Do Heavy Buyers Stay Heavy?

The TL;DR: not so much.

In a classic study,The NPD Group measured the purchase frequencies of 2,261 consumers across 27 brands in both CPG and non-cpg categories. Then they came back a year later to see how much folks were stll buying.

They found a couple things.

First, nearly three quarters of buyers are light buyers. Few are heavy. This is the universal Banana Curve (or negative binomial) seen in virtually every brand ever, from Apple to Zara, from Harley to Hulu. (Including yours, dear reader.)

Chart titled “Don’t Assume Heavy Buyers Stay Heavy” with images

Second, they found that while 87% of light buyers stayed light, only a third of mediums stayed medium, and about HALF of heavy buyers stayed heavy.

That’s quite a lot of churn — even though the total proportion of light, medium & heavy buyers remained unchanged.

And third, while they did see Double Jeopardy (small brands tended to have lower retention of heavy buyers), there was a LOT of wiggle between brands, with retention of heavy buyers ranging from 15% to 72%.

Why is this so?

Lots of reasons. But generally, there’s no real neeeeed to be loyal to a brand. Though we’re mostly creatures of habit, those habits meander.
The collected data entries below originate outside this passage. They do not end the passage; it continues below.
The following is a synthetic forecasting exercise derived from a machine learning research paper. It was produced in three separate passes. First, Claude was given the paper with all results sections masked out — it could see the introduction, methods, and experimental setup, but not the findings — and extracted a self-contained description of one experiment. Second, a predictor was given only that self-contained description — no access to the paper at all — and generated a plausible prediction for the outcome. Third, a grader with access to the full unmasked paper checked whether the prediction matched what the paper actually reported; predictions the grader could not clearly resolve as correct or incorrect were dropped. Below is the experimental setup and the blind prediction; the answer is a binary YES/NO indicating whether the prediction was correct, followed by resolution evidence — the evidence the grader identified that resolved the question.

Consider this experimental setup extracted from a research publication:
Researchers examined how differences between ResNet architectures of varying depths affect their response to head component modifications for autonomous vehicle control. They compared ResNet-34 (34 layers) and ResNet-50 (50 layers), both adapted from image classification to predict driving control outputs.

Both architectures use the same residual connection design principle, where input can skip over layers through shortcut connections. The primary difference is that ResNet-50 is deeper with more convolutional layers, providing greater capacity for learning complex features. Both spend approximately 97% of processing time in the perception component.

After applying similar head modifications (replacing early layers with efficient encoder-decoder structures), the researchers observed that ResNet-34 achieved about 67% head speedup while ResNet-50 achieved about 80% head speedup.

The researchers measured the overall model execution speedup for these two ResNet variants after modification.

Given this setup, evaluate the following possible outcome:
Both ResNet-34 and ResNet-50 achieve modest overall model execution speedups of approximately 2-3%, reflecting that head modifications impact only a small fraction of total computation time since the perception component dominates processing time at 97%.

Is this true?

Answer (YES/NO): NO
Especially when there are 5 or 6 brands that are comparably good. (And just statistically speaking, if you’re already a heavy buyer, the odds are you’ll meander down, not up.)

As I like to say, we’re ”brand fickle”, not “brand loyal.”

Caveats galore, of course. But the lessons are important:

• Assume your buyers will change their purchase levels in randomish ways.
• Stop using the word “loyal”. ”Heavy” and “habitual” and "repurchase" are better terms for behavior.
• Assume your category follows Double Jeopardy, but do what you can to capture the wiggle. (Curious how? Ask me.)